BHPL served a Payment Claim on QIC, said to be made in accordance with clause 42 of the contract and under the Building and Construction Industry Security of Payment Act 1999 (NSW), in the sum of $105,411,474.00. QIC provided BHPL with eight folders of documents in response, including a document said to be a Payment Schedule under the Act, and a document said to be a progress payment certificate under the contract.
BHPL denied that a valid Payment Schedule had been provided by QIC, on the basis that the covering letter accompanying the folders only referred to the Progress Certificate and not the Payment Schedule, and the Payment Schedule itself was signed only by the Respondent’s solicitors. BHPL, having taken this position, then purported to give notice to QIC under section 15(2)(b) of the Act of its intention to suspend carrying out work, and applied to the Supreme Court for judgment in the sum of $105,411,474.00.
Whether a valid Payment Schedule was provided to BHPL by QIC?
The Court rejected BHPL’s arguments as to the invalidity of QIC’s Payment Schedule, finding that when looked at as a whole, there could be no doubt that the document provide to BHPL by QIC was a Payment Schedule. The Court made orders that the Payment Schedule complied with the Act, and declared that the section 15(2)(b) notice served on QIC by BHPL was invalid.

• [DATA]
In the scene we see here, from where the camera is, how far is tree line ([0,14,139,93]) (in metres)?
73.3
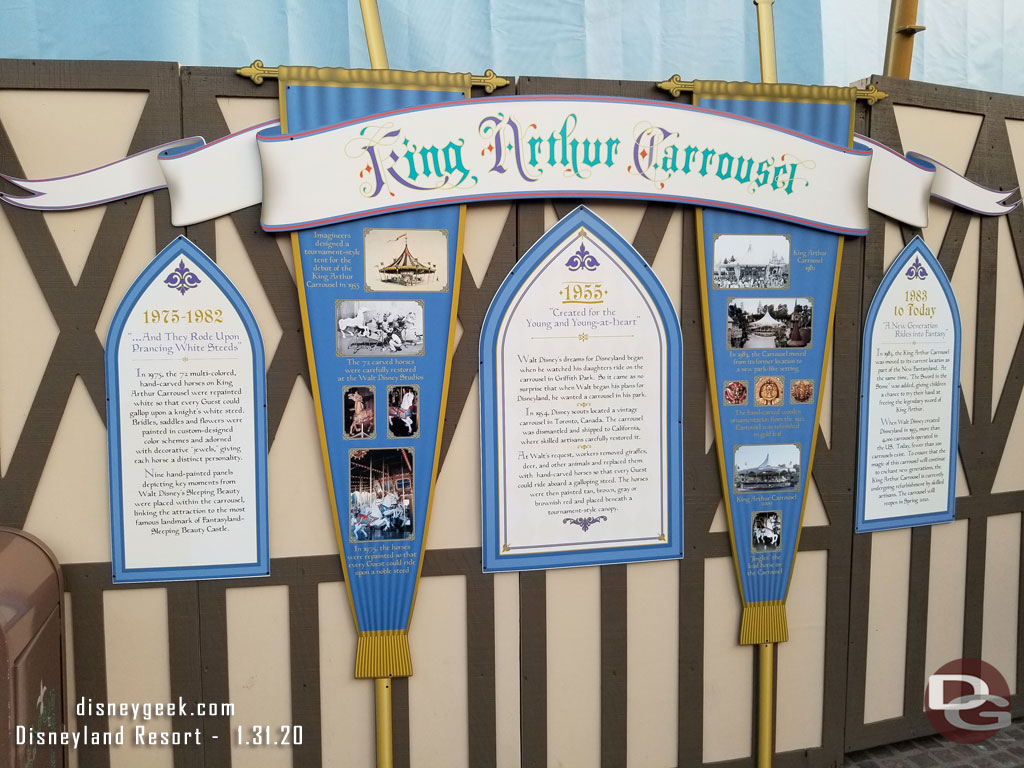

• [REQUIRED WORK]
(a) Reproduce the stretch of the case summary from "BHPL denied that" through "judgment in the sum of $105,411,474.00.".
(b) According to the case summary, what sum did BHPL claim in its Payment Claim on QIC?
(c) List every action that the case summary says BHPL took.

• [EXPECTED RESPONSES]
(a)
BHPL denied that a valid Payment Schedule had been provided by QIC, on the basis that the covering letter accompanying the folders only referred to the Progress Certificate and not the Payment Schedule, and the Payment Schedule itself was signed only by the Respondent’s solicitors. BHPL, having taken this position, then purported to give notice to QIC under section 15(2)(b) of the Act of its intention to suspend carrying out work, and applied to the Supreme Court for judgment in the sum of $105,411,474.00.

(b) $105,411,474.00

(c)
- Served a Payment Claim on QIC
- Denied that QIC had provided a valid Payment Schedule
- Purported to give QIC notice under section 15(2)(b) of the Act of its intention to suspend carrying out work
- Applied to the Supreme Court for judgment in the sum of $105,411,474.00